Excerpts from a spatial dataset:
(begin)

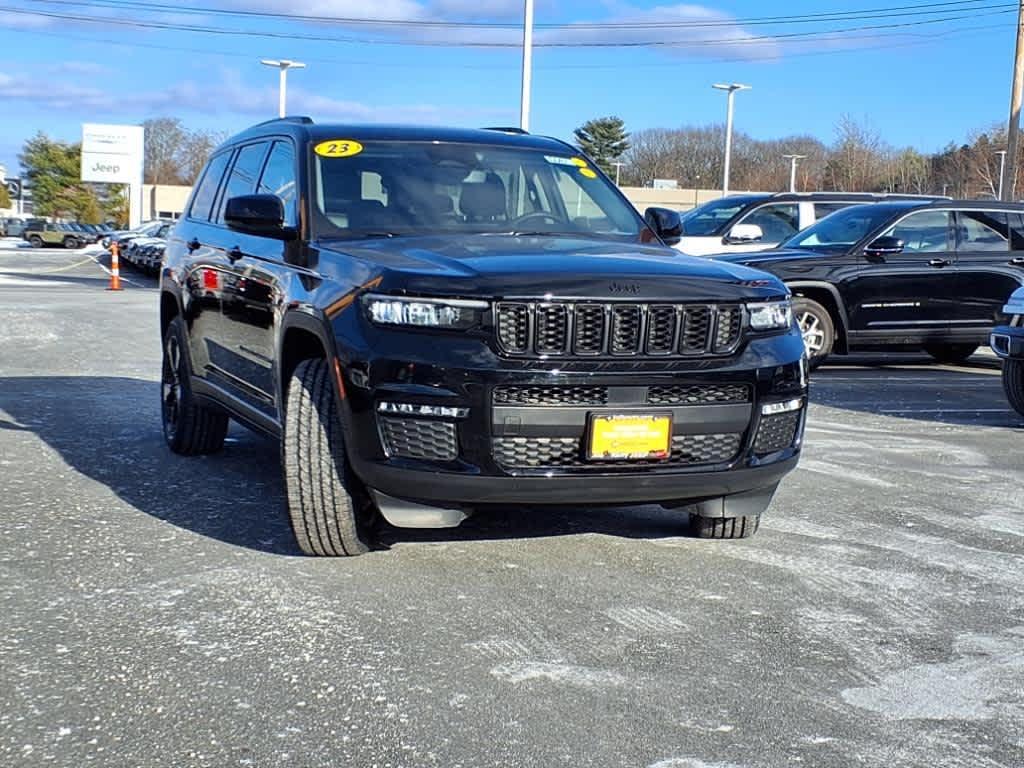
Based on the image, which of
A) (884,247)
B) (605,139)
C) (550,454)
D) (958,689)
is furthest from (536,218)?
(605,139)

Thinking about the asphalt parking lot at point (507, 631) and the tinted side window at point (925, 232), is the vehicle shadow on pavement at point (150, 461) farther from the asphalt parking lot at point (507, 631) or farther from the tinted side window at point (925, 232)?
the tinted side window at point (925, 232)

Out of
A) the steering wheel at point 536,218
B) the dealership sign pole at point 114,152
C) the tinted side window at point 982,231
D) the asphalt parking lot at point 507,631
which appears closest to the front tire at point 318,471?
the asphalt parking lot at point 507,631

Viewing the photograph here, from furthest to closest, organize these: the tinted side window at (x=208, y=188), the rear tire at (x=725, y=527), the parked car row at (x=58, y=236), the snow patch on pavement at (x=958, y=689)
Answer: the parked car row at (x=58, y=236) → the tinted side window at (x=208, y=188) → the rear tire at (x=725, y=527) → the snow patch on pavement at (x=958, y=689)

(end)

Work to be completed: Lay out every line of the rows above as a Markdown table with the columns Number and Line, skipping blank lines. Leave the pictures out.

Solution for this problem:
| Number | Line |
|---|---|
| 1 | Based on the image, which of |
| 2 | A) (884,247) |
| 3 | B) (605,139) |
| 4 | C) (550,454) |
| 5 | D) (958,689) |
| 6 | is furthest from (536,218)? |
| 7 | (605,139) |
| 8 | Thinking about the asphalt parking lot at point (507, 631) and the tinted side window at point (925, 232), is the vehicle shadow on pavement at point (150, 461) farther from the asphalt parking lot at point (507, 631) or farther from the tinted side window at point (925, 232)? |
| 9 | the tinted side window at point (925, 232) |
| 10 | Out of |
| 11 | A) the steering wheel at point 536,218 |
| 12 | B) the dealership sign pole at point 114,152 |
| 13 | C) the tinted side window at point 982,231 |
| 14 | D) the asphalt parking lot at point 507,631 |
| 15 | which appears closest to the front tire at point 318,471? |
| 16 | the asphalt parking lot at point 507,631 |
| 17 | Viewing the photograph here, from furthest to closest, organize these: the tinted side window at (x=208, y=188), the rear tire at (x=725, y=527), the parked car row at (x=58, y=236), the snow patch on pavement at (x=958, y=689) |
| 18 | Answer: the parked car row at (x=58, y=236) → the tinted side window at (x=208, y=188) → the rear tire at (x=725, y=527) → the snow patch on pavement at (x=958, y=689) |